§ **TASK TO COMPLETE**
Copy the stretch of the records from the line containing "CURSO NACIONAL" through the line containing "DTM – FEDENADOR", changing "Guayaquil" to "Quito" and keeping everything else the same. Return only those lines.

§ **GIVEN RECORDS**
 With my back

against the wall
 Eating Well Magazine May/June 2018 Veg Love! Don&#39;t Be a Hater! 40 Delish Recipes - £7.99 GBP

--

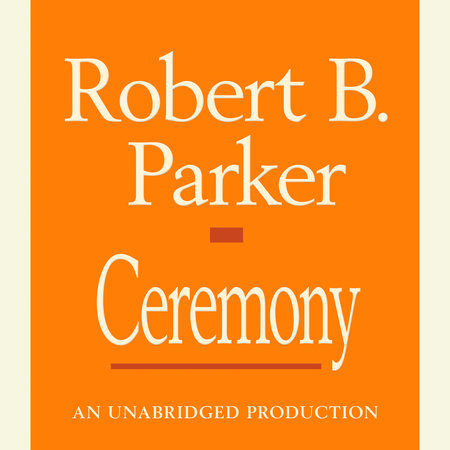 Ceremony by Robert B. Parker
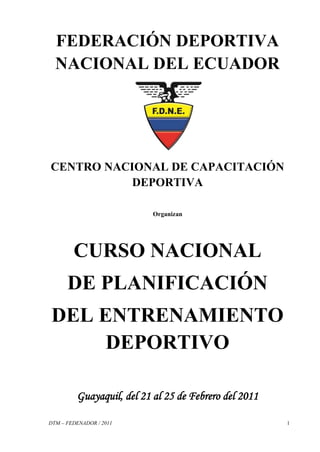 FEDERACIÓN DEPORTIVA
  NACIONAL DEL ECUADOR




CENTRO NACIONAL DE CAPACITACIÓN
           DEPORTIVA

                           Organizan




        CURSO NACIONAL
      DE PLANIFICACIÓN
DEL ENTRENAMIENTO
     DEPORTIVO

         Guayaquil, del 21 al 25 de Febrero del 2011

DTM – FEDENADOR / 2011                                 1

--

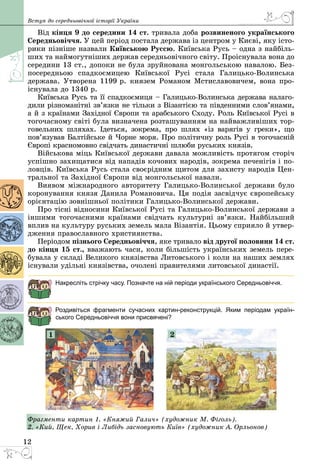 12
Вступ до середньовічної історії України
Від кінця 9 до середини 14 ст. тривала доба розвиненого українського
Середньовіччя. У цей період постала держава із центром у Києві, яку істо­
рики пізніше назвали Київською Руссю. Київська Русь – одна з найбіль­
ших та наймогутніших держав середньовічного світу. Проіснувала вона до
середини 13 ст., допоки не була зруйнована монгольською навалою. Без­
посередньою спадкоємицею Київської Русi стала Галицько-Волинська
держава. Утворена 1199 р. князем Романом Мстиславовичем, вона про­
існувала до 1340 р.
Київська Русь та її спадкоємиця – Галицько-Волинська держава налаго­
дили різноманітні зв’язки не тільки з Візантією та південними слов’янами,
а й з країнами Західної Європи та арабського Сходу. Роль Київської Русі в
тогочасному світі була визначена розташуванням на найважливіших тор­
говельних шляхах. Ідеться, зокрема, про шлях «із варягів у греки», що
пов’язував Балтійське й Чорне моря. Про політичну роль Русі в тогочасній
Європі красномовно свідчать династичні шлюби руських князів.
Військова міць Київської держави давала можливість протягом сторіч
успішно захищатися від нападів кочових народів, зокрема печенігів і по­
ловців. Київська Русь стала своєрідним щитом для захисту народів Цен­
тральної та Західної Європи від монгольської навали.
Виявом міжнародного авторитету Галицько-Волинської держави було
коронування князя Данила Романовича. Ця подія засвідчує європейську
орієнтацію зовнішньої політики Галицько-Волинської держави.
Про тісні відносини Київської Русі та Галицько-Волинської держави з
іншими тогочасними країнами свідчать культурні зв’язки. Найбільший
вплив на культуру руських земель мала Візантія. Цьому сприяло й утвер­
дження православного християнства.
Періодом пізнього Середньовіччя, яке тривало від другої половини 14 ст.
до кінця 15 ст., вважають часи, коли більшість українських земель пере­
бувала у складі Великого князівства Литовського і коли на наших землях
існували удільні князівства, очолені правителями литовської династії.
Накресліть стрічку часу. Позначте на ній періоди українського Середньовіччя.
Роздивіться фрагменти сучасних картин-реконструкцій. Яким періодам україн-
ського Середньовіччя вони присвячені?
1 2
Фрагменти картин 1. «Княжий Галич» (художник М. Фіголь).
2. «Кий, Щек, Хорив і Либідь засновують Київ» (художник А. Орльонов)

§ **OUTPUT FOR THIS EXERCISE**
        CURSO NACIONAL
      DE PLANIFICACIÓN
DEL ENTRENAMIENTO
     DEPORTIVO

         Quito, del 21 al 25 de Febrero del 2011

DTM – FEDENADOR / 2011                                 1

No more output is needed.